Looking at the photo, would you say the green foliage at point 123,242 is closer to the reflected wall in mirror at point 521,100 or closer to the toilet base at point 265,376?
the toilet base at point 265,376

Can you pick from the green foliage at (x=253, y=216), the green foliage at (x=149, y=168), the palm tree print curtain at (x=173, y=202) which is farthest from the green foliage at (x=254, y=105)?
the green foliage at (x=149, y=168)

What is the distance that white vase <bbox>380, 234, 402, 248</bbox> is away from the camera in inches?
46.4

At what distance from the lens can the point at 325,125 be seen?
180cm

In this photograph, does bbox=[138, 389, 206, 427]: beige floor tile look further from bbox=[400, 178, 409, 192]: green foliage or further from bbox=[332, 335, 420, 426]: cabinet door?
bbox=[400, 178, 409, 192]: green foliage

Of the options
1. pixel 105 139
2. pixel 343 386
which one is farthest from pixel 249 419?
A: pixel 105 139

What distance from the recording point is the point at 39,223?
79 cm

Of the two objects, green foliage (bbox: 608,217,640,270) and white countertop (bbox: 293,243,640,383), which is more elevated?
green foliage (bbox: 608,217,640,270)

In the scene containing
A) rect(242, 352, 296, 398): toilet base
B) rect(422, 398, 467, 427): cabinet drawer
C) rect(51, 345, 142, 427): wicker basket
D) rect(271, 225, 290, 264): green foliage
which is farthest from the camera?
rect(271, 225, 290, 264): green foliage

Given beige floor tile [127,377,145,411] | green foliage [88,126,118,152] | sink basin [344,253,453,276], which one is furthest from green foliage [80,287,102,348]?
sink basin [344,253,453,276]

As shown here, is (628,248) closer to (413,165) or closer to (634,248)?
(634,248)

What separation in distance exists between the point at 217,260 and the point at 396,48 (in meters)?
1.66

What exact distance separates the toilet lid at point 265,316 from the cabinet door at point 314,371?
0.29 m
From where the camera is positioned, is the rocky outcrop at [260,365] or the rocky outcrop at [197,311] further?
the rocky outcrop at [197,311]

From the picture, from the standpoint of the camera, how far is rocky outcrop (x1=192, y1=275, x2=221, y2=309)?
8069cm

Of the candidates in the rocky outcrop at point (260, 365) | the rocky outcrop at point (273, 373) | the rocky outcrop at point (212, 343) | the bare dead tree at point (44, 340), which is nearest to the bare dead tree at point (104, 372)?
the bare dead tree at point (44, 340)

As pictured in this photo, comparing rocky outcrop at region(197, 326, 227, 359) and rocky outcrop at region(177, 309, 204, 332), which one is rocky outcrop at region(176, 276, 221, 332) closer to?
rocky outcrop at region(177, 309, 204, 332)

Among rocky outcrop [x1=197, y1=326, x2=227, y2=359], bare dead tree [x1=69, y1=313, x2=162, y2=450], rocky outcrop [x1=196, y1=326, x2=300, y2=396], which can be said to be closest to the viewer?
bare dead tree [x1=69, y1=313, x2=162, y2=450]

#### Given instruction
Rewrite all the lines above, putting "laundry hamper" in place of "wicker basket" and leaving everything else unchanged.

#### Reply
Looking at the photo, would you say the green foliage at point 123,242 is closer to the reflected wall in mirror at point 521,100 or closer to the toilet base at point 265,376?
the toilet base at point 265,376

Can you pick from the green foliage at (x=253, y=216), the green foliage at (x=149, y=168), the palm tree print curtain at (x=173, y=202) which is farthest from the green foliage at (x=254, y=105)?
the green foliage at (x=149, y=168)

What is the distance that white vase <bbox>380, 234, 402, 248</bbox> is away from the camera in inches?
46.4

At what distance from the lens can the point at 325,125 be seen?
180cm

In this photograph, does bbox=[138, 389, 206, 427]: beige floor tile look further from bbox=[400, 178, 409, 192]: green foliage or further from bbox=[332, 335, 420, 426]: cabinet door?
bbox=[400, 178, 409, 192]: green foliage

Of the options
1. pixel 105 139
2. pixel 343 386
which one is farthest from pixel 249 419?
A: pixel 105 139

What distance from the recording point is the point at 39,223?
79 cm

Of the two objects, green foliage (bbox: 608,217,640,270) and white countertop (bbox: 293,243,640,383), which is more elevated?
green foliage (bbox: 608,217,640,270)

In the scene containing
A) rect(242, 352, 296, 398): toilet base
B) rect(422, 398, 467, 427): cabinet drawer
C) rect(51, 345, 142, 427): laundry hamper
D) rect(271, 225, 290, 264): green foliage
which is farthest from the camera?
rect(271, 225, 290, 264): green foliage

Given beige floor tile [127,377,145,411] | green foliage [88,126,118,152] | sink basin [344,253,453,276], which one is furthest from green foliage [80,287,102,348]?
sink basin [344,253,453,276]

As shown here, is (628,248) closer to (413,165) or closer to (634,248)?
(634,248)

What separation in distance exists between the point at 217,260 and the point at 396,48 (in meters)?
1.66

What exact distance separates the toilet lid at point 265,316 from the cabinet door at point 314,371?
0.29 m
From where the camera is positioned, is the rocky outcrop at [260,365] or the rocky outcrop at [197,311] further?
the rocky outcrop at [197,311]

From the picture, from the standpoint of the camera, how far is rocky outcrop (x1=192, y1=275, x2=221, y2=309)?
8069cm

Of the candidates in the rocky outcrop at point (260, 365) | the rocky outcrop at point (273, 373) | the rocky outcrop at point (212, 343) | the bare dead tree at point (44, 340), which is nearest to the bare dead tree at point (104, 372)?
the bare dead tree at point (44, 340)

As pictured in this photo, comparing rocky outcrop at region(197, 326, 227, 359) and rocky outcrop at region(177, 309, 204, 332), which one is rocky outcrop at region(176, 276, 221, 332) closer to?
rocky outcrop at region(177, 309, 204, 332)

Among rocky outcrop [x1=197, y1=326, x2=227, y2=359], bare dead tree [x1=69, y1=313, x2=162, y2=450], rocky outcrop [x1=196, y1=326, x2=300, y2=396], which can be said to be closest to the viewer?
bare dead tree [x1=69, y1=313, x2=162, y2=450]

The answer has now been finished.